# Living with IBS for rest of life...



## xxvicky3090xx (Jun 22, 2010)

I basically just wanted to see if anyone esle my age matches my story with ibs.Im 19 and have had ibs for the last two years. Everyday I suffer with horrible loud, gurgly bubbling noises from my bowel and havinga social life is almost impossible! I need to know in advance the type of setting e.g. cinema is a big no no, (risk of noises from my bowels!)but a club or pub is a yes. Even though Ive only suffered with it for two years it has affected my whole life.Exams at college where a nightmare and I just wanted to break down and cry and wish other people could know about ibsand I wish it wasn't so embrassing.Dating and relationships have been affected majorly. I was with a lovely guy at start of year and it was fine going to a pub and thatbut if he suggested something as little as watching a film round his, I had to make excuses not to go round.

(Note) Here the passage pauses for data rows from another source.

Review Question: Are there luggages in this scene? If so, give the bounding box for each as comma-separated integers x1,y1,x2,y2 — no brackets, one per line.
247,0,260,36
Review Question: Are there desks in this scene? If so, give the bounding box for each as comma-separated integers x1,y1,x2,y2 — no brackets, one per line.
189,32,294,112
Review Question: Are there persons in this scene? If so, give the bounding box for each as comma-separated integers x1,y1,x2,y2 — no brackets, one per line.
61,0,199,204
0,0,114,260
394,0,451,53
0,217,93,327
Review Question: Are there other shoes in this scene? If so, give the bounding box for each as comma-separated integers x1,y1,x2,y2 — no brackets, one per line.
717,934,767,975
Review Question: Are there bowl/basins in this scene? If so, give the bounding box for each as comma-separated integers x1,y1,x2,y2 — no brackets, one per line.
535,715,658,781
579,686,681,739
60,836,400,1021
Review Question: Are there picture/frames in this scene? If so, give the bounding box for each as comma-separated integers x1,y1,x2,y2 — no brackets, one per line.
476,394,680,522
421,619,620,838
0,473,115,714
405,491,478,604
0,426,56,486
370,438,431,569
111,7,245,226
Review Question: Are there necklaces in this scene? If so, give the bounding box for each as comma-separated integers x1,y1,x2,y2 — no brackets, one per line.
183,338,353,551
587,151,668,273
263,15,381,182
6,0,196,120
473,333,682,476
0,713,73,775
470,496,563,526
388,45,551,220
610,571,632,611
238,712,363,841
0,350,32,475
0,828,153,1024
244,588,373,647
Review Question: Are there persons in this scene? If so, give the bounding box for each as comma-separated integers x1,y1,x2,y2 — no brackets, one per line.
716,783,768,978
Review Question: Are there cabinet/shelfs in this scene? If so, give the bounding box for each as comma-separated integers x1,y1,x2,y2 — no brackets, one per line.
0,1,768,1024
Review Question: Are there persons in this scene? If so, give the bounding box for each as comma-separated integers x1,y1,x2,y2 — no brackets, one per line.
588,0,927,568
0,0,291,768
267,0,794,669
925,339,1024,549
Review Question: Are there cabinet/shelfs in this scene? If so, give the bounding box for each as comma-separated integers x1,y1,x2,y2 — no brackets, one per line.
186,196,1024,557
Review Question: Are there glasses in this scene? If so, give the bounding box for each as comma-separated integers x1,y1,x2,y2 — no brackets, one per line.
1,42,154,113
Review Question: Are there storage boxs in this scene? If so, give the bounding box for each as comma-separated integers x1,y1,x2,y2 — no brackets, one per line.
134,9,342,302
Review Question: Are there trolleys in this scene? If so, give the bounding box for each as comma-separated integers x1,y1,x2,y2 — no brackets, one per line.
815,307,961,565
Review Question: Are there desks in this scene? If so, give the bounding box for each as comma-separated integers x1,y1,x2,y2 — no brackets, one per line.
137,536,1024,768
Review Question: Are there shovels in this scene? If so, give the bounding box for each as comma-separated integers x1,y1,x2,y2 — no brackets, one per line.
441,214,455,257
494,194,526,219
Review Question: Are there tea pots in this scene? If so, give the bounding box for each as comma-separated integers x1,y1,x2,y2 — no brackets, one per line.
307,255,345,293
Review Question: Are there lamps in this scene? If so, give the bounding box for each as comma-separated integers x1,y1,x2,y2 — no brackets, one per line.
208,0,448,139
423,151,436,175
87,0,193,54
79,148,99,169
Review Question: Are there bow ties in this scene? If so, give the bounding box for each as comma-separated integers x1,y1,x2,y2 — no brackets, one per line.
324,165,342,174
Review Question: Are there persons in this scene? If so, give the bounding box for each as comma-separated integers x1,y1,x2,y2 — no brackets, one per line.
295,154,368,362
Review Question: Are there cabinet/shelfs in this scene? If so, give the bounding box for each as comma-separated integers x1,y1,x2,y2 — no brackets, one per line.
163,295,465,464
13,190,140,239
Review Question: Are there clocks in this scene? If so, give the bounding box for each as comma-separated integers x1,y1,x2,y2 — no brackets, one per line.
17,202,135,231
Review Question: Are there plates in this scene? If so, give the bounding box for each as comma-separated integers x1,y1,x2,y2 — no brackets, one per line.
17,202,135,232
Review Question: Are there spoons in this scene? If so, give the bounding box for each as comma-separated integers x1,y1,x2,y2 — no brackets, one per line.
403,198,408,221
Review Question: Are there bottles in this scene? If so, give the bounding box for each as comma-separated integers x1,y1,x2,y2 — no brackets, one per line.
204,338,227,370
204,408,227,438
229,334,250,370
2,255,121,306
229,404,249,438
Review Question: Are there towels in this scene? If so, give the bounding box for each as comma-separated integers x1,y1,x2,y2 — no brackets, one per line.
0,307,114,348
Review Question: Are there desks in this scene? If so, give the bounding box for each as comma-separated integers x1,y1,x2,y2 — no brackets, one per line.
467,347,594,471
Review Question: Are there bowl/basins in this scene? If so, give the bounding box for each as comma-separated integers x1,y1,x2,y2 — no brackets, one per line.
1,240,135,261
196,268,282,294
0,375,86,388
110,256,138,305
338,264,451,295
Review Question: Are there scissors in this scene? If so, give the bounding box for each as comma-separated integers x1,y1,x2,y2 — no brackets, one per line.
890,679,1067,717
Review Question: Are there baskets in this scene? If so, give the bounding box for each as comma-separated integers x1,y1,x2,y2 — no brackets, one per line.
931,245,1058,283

I couldn't risk the embrassmentof him hearing those disgusting revolting noises and because I knew evantually I would have to do something like that I ended it with him.What I want to know is, because looking into the future how is someone like me ever going to have a boyfriend? or even more importantly get married one day?in my opinion knowing men, no guy is ever gonna want to be married to some loser like me with bowel problems like mine. This really depresses me and I just wanted to know if anyone is married or in a serious relationship how did your partner react? It would be comforting to know one day it may be possible.


----------



## Miami25 (Sep 7, 2009)

As far as I can see...you just have the noises? If that is the only thing I doubt anyone would care that muc if you told them about it. Do you have pain or trouble at the toilet? If not I think you are very very lucky.


----------



## claire_louise (Dec 8, 2009)

I agree with Miami25. I know it's probably very embarrassing for you, but to be absolutely honest it could be a lot worse. Try feeling so ill every day that you can barely leave the house. When you find someone you really like, just sit them down and explain the situation. Try and make a joke of it if you can, but do make sure they realise how sensitive you are about it. Anyone decent will be fine about it.


----------



## xxvicky3090xx (Jun 22, 2010)

Miami25 said:


> As far as I can see...you just have the noises? If that is the only thing I doubt anyone would care that muc if you told them about it. Do you have pain or trouble at the toilet? If not I think you are very very lucky.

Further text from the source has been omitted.